Burger King ha iniziato a distribuire cuffie alimentate dall'intelligenza artificiale in 500 ristoranti negli Stati Uniti, in grado di monitorare i modelli linguistici dei dipendenti e valutare quanto sono cordiali con i clienti. Il sistema, basato sulla tecnologia di OpenAI, è già dotato di un assistente vocale chiamato Patty che è in grado di rilevare parole chiave specifiche come benvenuto, per favore e grazie durante le interazioni al bancone e al servizio drive-through, generando un punteggio di cordialità per ogni sede che i responsabili possono consultare in tempo reale.
L'assistente di intelligenza artificiale va ben oltre il semplice monitoraggio della cortesia. Patty è già in grado di recitare ricette su richiesta, avvisare il personale quando le scorte si stanno esaurendo, rispondere a domande sulla preparazione dei pasti e integrarsi con i sistemi di cassa. Restaurant Brands International, la società madre di Burger King, ha confermato che il sistema è già in fase di sviluppo anche per analizzare il tono delle conversazioni dei dipendenti, non solo la presenza di parole specifiche, il che rappresenta già un'espansione significativa della sorveglianza tramite intelligenza artificiale sul posto di lavoro nell'industria della ristorazione veloce. È già evidente che questa tecnologia cambierà profondamente le dinamiche lavorative.
Thibault Roux, direttore digitale di Burger King, ha descritto la tecnologia come uno strumento di coaching progettato per promuovere una buona ospitalità piuttosto che un sistema per valutare o punire i singoli lavoratori. L'azienda ha precisato che il monitoraggio delle parole chiave è soltanto uno dei tanti indicatori che aiutano i responsabili a comprendere i modelli di servizio nei loro locali. Roux ha sottolineato che l'assistente di intelligenza artificiale non ascolta tutte le conversazioni dei dipendenti e non è stato pensato per costringerli a seguire copioni rigidi, perché l'obiettivo è piuttosto quello di sostenere una cultura di cordialità.

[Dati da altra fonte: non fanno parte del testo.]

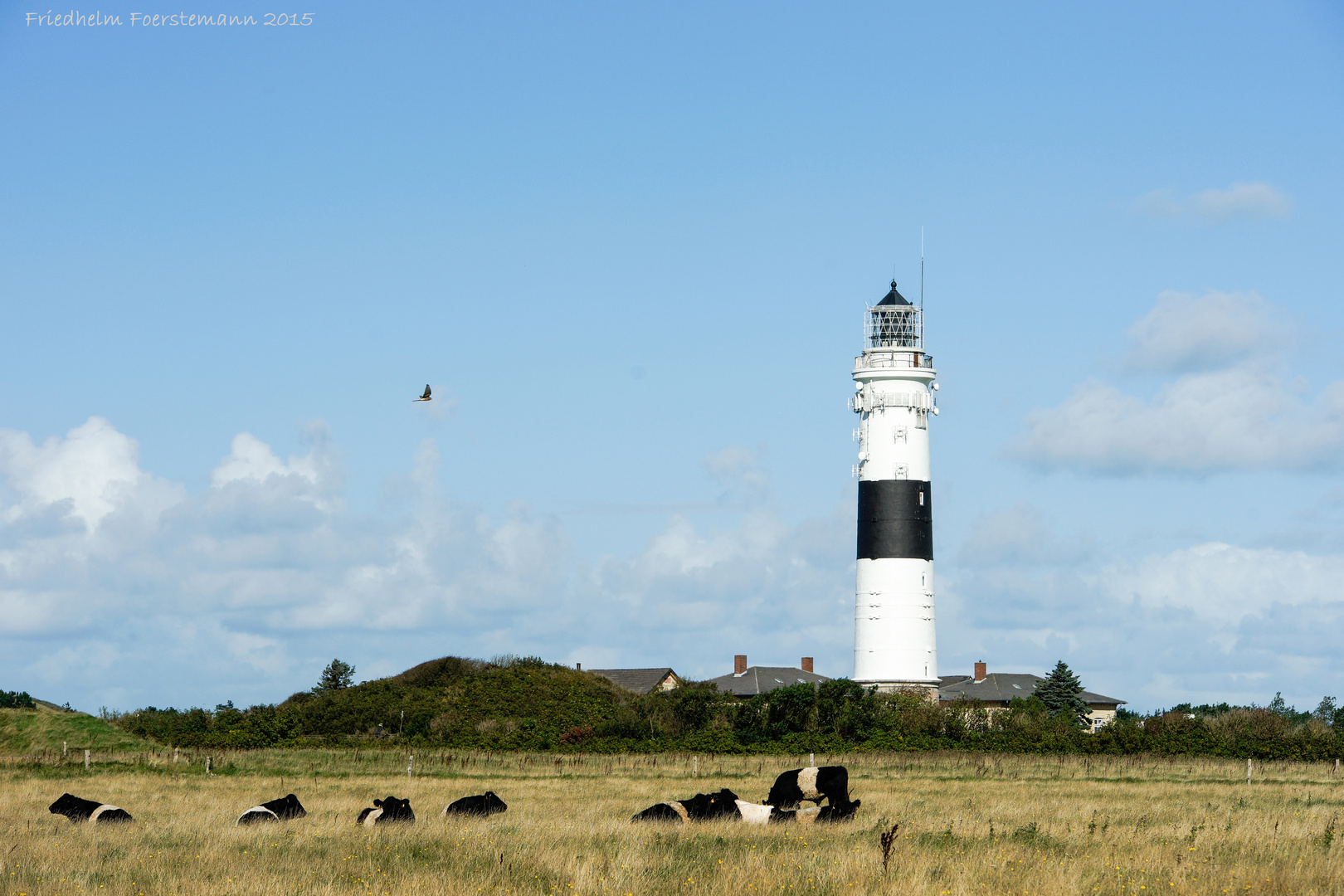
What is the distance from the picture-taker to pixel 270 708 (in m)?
74.8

L'introduzione del sistema ha suscitato aspre critiche da parte dei difensori dei diritti dei lavoratori e dei commentatori tecnologici, che sostengono che il sistema è destinato a cambiare radicalmente la natura del lavoro nella ristorazione veloce. I critici affermano che monitorare ogni parola dei dipendenti attraverso l'intelligenza artificiale invia un chiaro messaggio di sfiducia istituzionale, indipendentemente da come l'azienda presenti la tecnologia. Le preoccupazioni si estendono già oltre il monitoraggio della cortesia fino alle capacità previste di analisi del tono, che potrebbero più facilmente creare un ambiente lavorativo in cui i dipendenti si sentono obbligati a svolgere un lavoro emotivo sotto costante scrutinio algoritmico. È già emerso un dibattito più ampio sulla questione.

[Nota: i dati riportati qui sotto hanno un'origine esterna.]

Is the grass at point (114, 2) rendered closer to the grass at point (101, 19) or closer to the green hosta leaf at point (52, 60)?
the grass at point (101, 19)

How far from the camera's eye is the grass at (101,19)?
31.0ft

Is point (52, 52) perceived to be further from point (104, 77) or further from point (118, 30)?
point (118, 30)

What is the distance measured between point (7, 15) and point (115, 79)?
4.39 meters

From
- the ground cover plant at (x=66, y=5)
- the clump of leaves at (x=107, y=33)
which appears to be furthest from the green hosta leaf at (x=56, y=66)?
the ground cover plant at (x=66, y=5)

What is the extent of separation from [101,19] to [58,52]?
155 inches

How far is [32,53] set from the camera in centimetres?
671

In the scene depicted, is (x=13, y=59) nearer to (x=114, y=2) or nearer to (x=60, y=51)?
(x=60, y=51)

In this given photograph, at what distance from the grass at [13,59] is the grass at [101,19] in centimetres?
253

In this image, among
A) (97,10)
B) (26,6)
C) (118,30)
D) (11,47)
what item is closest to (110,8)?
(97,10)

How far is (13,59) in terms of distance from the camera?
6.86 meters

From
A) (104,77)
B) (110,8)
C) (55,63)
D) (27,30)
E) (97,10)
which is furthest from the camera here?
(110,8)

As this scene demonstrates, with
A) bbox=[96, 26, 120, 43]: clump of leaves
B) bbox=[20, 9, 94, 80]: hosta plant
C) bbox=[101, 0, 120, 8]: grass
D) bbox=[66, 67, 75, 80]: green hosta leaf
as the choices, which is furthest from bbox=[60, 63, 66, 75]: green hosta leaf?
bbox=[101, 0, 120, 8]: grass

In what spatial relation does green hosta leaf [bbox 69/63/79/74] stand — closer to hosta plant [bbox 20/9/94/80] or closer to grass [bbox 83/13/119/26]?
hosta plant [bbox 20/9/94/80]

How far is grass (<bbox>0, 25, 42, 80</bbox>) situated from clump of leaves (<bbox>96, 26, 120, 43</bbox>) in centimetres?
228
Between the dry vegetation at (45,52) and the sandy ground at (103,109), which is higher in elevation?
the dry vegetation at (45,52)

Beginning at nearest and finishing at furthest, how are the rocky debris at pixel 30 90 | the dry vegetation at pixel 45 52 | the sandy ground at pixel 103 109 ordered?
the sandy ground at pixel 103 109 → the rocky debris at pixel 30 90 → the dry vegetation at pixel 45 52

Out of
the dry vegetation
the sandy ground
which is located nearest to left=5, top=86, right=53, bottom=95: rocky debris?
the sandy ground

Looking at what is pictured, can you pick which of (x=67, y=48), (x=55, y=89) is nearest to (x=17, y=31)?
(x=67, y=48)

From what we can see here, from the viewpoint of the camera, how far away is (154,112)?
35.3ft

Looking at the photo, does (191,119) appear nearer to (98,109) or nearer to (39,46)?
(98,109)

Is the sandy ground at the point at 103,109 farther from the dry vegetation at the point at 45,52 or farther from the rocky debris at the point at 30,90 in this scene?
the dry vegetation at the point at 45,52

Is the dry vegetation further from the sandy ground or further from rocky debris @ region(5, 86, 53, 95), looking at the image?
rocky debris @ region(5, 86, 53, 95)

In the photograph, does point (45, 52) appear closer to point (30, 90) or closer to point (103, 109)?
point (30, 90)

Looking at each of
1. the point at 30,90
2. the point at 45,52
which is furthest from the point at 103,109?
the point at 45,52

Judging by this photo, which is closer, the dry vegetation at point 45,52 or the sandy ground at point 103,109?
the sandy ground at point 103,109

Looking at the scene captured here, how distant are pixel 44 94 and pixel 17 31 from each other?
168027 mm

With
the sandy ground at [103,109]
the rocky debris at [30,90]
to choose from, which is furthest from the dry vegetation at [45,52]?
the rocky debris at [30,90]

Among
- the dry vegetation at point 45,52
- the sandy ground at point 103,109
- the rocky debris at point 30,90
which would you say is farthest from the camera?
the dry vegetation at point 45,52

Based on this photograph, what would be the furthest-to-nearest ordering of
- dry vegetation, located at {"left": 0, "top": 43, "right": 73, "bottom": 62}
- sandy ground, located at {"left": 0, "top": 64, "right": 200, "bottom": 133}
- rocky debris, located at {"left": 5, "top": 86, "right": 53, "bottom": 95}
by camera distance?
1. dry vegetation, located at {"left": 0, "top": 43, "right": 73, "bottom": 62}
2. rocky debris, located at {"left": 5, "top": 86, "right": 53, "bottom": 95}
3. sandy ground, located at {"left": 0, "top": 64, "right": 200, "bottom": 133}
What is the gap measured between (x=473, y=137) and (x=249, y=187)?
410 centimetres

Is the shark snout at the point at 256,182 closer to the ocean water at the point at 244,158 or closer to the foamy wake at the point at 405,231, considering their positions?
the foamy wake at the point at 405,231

Burger King prevede di estendere il sistema a tutti i 7.000 ristoranti statunitensi entro la fine del 2026, rendendolo così uno dei più grandi dispiegamenti di monitoraggio tramite intelligenza artificiale sul posto di lavoro nel settore della ristorazione. La mossa segue una tendenza già più ampia tra le grandi catene di fast food che investono massicciamente nell'intelligenza artificiale. Yum Brands, società madre di KFC e Taco Bell, si è già associata con Nvidia per lo sviluppo dell'intelligenza artificiale, mentre McDonald's è passata da IBM a Google per i suoi progetti di automazione al drive-through.

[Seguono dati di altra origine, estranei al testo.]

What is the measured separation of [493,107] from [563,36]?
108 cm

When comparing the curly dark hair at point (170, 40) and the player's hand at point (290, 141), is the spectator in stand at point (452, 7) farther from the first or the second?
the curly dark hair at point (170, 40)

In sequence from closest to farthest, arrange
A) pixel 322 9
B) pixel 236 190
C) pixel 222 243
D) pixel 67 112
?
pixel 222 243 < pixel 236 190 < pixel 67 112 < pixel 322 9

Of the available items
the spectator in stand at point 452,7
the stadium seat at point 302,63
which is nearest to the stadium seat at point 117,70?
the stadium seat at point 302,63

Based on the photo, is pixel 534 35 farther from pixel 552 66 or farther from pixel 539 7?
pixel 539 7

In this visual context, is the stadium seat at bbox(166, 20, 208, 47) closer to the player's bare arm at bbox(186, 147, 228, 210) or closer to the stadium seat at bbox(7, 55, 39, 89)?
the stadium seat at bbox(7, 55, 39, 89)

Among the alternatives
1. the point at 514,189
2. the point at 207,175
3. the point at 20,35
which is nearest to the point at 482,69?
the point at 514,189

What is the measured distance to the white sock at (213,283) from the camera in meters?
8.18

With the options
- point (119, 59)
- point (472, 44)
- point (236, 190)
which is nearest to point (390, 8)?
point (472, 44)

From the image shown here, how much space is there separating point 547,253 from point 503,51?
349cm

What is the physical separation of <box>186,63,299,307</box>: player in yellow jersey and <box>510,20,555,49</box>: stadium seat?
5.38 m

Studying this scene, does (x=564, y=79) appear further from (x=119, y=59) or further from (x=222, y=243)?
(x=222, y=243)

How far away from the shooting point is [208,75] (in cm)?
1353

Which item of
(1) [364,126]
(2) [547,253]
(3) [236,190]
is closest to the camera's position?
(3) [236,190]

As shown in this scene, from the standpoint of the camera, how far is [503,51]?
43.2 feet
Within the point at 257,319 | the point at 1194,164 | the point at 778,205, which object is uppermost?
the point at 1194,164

Il lancio solleva questioni fondamentali sui limiti della sorveglianza sul posto di lavoro nell'era di sistemi di intelligenza artificiale sempre più capaci. Mentre Burger King sostiene che la tecnologia migliori il servizio clienti e l'efficienza operativa, l'iniziativa mette in luce la tensione tra gli obiettivi di produttività aziendale e l'autonomia dei lavoratori. Gli analisti del settore prevedono che sistemi simili si diffonderanno rapidamente nel commercio al dettaglio, nell'ospitalità e in altri settori dei servizi, trasformando potenzialmente il modo in cui milioni di lavoratori in prima linea vengono già valutati e gestiti quotidianamente.